====== Given data ======
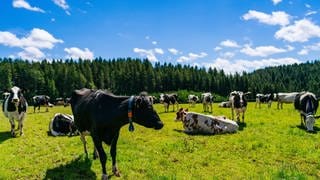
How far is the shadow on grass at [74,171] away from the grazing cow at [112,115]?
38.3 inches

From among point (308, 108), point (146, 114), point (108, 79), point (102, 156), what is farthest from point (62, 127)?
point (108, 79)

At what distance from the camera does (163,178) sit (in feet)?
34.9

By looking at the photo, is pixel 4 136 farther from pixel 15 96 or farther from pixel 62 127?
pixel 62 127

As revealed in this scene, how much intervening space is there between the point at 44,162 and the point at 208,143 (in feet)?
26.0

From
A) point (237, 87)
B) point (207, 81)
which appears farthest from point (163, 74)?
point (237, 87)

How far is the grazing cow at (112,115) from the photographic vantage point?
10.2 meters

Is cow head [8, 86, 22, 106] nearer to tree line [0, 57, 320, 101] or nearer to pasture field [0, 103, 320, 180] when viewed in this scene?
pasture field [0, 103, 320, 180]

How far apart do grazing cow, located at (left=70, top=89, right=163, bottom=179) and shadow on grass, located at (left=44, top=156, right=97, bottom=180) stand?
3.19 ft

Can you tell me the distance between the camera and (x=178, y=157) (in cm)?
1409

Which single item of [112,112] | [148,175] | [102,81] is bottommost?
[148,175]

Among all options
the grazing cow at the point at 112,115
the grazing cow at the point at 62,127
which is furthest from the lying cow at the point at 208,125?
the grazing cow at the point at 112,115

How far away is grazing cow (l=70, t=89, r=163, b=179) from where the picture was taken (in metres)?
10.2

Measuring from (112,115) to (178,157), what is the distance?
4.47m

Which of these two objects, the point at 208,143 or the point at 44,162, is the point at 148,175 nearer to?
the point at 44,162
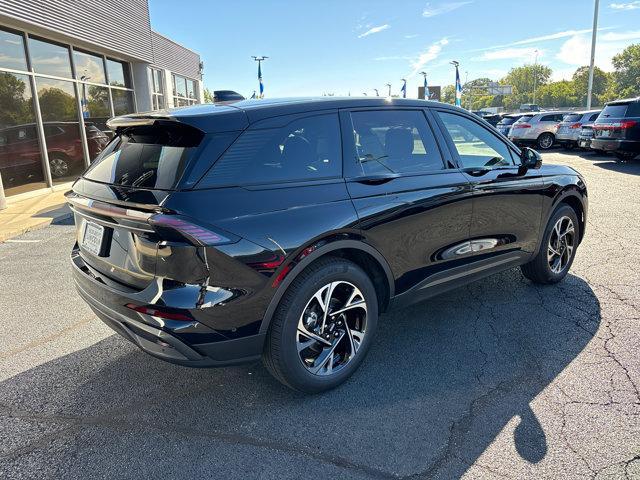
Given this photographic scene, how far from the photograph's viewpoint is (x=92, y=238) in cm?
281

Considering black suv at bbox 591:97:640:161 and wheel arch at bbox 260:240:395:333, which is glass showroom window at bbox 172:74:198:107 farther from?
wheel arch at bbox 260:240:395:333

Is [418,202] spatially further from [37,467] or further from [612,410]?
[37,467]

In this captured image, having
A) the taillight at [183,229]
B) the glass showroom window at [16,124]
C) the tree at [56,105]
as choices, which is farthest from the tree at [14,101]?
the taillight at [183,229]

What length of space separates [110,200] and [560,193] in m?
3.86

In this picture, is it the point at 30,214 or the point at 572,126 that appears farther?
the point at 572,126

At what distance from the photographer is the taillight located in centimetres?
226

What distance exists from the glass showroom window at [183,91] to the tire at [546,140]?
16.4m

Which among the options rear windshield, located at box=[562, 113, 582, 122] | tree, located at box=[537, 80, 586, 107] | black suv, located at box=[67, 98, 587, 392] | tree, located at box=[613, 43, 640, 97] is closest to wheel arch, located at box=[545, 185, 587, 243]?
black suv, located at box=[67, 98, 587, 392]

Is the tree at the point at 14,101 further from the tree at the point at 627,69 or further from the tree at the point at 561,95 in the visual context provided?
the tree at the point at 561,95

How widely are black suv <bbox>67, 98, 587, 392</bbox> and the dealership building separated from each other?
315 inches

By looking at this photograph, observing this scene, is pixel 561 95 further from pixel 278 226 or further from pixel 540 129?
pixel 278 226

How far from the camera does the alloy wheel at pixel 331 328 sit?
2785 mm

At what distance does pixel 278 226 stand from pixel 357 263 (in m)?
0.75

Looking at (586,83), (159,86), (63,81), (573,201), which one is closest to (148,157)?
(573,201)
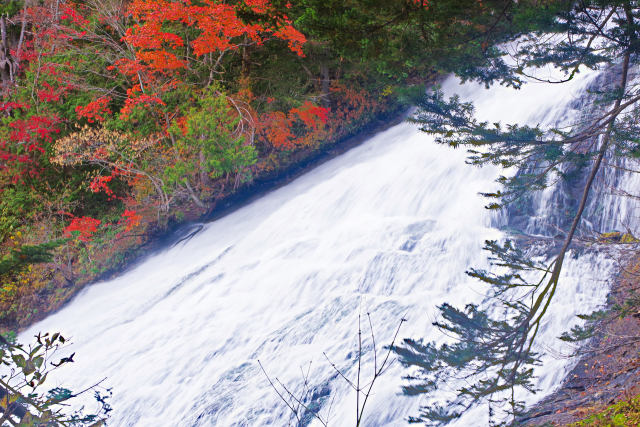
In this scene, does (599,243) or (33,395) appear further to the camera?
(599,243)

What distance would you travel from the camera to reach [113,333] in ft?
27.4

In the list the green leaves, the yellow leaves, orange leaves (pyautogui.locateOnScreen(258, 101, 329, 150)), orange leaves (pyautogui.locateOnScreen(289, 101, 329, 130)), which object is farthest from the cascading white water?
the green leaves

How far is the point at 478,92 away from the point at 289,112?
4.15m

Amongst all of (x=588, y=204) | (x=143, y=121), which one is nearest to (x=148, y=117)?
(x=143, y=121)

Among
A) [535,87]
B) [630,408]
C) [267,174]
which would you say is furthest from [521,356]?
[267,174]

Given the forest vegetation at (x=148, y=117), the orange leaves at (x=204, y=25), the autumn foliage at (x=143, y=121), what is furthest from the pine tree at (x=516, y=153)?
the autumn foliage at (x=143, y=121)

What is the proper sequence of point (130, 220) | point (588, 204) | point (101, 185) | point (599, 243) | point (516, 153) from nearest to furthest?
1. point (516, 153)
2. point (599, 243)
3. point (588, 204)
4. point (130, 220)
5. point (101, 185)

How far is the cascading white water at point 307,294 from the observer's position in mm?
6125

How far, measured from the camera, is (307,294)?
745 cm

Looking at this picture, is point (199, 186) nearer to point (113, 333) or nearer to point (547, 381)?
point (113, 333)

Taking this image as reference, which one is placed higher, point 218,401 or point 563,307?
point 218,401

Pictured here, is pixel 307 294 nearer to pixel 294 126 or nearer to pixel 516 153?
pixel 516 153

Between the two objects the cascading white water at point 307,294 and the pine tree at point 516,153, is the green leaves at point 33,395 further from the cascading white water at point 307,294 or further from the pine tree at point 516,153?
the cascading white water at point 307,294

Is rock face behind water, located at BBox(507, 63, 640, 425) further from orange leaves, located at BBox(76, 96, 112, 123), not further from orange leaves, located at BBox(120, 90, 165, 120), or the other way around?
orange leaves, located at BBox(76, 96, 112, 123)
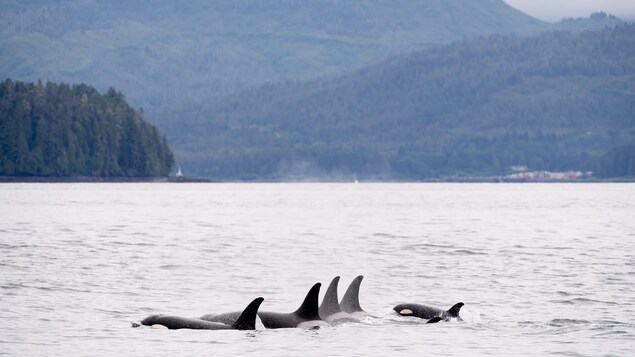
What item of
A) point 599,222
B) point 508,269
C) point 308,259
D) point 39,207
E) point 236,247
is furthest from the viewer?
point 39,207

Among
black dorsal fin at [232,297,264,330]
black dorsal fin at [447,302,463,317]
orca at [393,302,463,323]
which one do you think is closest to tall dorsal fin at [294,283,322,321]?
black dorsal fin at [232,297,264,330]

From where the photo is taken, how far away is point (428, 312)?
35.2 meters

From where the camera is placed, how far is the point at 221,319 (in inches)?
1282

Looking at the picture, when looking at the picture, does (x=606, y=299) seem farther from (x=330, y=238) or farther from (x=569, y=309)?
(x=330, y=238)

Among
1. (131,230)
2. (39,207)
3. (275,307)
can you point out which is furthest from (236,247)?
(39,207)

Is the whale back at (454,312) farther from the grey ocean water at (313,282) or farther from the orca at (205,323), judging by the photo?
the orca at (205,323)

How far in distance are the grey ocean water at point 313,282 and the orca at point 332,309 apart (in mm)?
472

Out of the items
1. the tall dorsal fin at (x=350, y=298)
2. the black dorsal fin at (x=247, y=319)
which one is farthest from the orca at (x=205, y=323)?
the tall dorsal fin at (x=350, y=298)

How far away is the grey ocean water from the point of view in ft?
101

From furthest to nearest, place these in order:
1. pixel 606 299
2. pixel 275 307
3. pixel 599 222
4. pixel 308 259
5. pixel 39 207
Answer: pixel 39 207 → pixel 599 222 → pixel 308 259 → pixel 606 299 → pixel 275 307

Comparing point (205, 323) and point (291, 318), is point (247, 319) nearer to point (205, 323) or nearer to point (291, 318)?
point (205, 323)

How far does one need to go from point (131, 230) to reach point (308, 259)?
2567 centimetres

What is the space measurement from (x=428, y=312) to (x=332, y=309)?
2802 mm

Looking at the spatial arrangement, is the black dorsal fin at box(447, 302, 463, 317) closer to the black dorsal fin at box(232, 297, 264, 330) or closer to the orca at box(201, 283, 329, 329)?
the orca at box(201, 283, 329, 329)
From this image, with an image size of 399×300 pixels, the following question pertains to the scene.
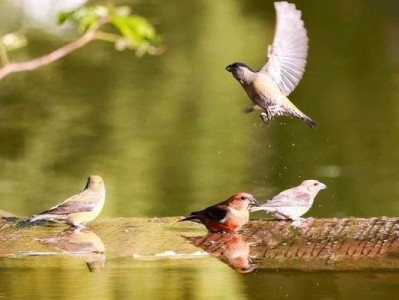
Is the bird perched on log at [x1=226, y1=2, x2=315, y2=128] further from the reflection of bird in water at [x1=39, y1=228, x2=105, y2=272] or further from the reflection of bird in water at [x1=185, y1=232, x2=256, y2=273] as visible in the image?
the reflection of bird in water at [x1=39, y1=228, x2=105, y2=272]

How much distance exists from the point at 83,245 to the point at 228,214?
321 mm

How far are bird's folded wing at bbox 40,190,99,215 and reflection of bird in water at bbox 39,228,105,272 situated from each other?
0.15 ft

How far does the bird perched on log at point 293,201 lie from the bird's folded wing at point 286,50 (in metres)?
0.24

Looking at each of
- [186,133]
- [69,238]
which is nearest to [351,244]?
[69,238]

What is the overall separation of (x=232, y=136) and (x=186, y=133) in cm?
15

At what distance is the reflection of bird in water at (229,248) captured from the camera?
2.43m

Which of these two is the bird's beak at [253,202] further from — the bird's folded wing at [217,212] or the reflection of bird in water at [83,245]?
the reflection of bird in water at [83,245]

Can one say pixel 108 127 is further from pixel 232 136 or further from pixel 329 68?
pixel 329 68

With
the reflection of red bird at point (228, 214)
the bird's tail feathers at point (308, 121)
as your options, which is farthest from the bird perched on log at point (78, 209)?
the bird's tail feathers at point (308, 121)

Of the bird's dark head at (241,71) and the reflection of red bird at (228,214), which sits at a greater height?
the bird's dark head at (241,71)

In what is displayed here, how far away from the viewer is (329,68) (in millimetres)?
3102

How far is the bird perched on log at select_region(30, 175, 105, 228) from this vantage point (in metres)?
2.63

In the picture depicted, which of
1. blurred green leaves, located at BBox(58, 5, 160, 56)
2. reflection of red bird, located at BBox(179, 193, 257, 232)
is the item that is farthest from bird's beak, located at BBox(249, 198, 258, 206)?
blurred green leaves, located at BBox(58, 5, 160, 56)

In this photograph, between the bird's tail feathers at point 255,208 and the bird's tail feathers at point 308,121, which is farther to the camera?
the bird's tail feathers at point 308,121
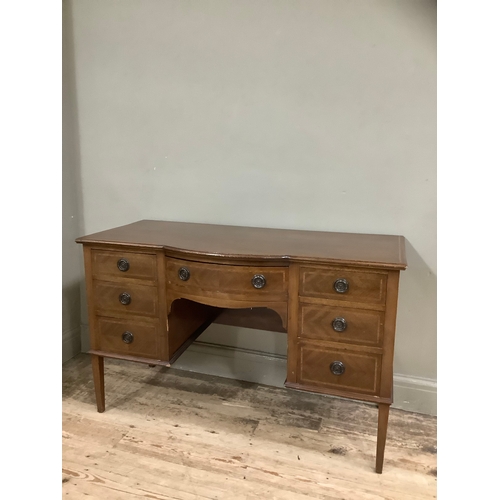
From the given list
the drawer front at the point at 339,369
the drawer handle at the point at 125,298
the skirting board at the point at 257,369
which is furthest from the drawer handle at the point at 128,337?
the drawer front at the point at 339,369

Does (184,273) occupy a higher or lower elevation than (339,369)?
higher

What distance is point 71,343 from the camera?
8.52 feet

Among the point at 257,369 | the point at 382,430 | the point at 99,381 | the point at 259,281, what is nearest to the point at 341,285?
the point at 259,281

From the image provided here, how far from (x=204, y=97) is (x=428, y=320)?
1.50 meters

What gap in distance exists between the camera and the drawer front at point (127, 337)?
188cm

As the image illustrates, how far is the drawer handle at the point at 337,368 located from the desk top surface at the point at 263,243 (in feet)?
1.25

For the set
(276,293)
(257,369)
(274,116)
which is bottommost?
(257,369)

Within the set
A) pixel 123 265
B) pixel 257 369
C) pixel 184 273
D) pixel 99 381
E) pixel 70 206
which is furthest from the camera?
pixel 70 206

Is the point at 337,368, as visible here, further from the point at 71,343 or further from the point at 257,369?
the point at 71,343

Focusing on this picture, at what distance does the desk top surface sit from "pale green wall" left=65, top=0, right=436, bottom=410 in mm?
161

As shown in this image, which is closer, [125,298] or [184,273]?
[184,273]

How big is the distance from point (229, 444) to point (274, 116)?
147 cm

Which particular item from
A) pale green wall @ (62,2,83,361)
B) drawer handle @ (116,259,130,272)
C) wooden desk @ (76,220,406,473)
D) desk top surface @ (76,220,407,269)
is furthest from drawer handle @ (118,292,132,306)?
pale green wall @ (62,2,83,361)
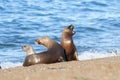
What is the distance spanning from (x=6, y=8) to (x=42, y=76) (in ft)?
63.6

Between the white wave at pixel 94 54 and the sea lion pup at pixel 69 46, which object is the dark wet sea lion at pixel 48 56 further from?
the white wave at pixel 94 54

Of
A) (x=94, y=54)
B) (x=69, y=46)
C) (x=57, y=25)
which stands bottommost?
======
What you should do ▸ Starting at the line that contains "What gap in" and going through the end of the rows, rewrite each line as a Markdown table with columns No. and Line, numbering the lines and skipping blank ones. Leave the pictures out of the answer.

Correct response ▸
| No. | Line |
|---|---|
| 1 | What gap in distance exists between the camera and the drawer front at point (127, 337)? |
| 2 | 188cm |
| 3 | As the image illustrates, how far is the drawer handle at the point at 337,368 located from the desk top surface at the point at 263,243 (in feet)? |
| 4 | 1.25 |
| 5 | For the set |
| 6 | (276,293) |
| 7 | (257,369) |
| 8 | (274,116) |
| 9 | which is bottommost? |
| 10 | (257,369) |
| 11 | Within the set |
| 12 | A) pixel 123 265 |
| 13 | B) pixel 257 369 |
| 14 | C) pixel 184 273 |
| 15 | D) pixel 99 381 |
| 16 | E) pixel 70 206 |
| 17 | which is furthest from the camera? |
| 18 | pixel 70 206 |
| 19 | Is the point at 337,368, as visible here, further from the point at 71,343 or further from the point at 257,369? |
| 20 | the point at 71,343 |
| 21 | Focusing on this picture, at what distance does the desk top surface sit from "pale green wall" left=65, top=0, right=436, bottom=410 in mm? |
| 22 | 161 |
| 23 | As shown in this image, which is closer, [125,298] or [184,273]? |
| 24 | [184,273] |
| 25 | How big is the distance from point (229, 444) to point (274, 116)? |
| 26 | 147 cm |
| 27 | Which particular item from |
| 28 | A) pale green wall @ (62,2,83,361) |
| 29 | B) drawer handle @ (116,259,130,272) |
| 30 | C) wooden desk @ (76,220,406,473) |
| 31 | D) desk top surface @ (76,220,407,269) |
| 32 | is furthest from drawer handle @ (118,292,132,306)? |
| 33 | pale green wall @ (62,2,83,361) |
| 34 | What is the distance spanning from (x=6, y=8) to (x=42, y=76) (in ft)? |
| 35 | 63.6 |
| 36 | Between the white wave at pixel 94 54 and the sea lion pup at pixel 69 46, which object is the dark wet sea lion at pixel 48 56 further from? |
| 37 | the white wave at pixel 94 54 |
| 38 | Of |
| 39 | A) (x=94, y=54) |
| 40 | B) (x=69, y=46) |
| 41 | C) (x=57, y=25) |
| 42 | which stands bottommost? |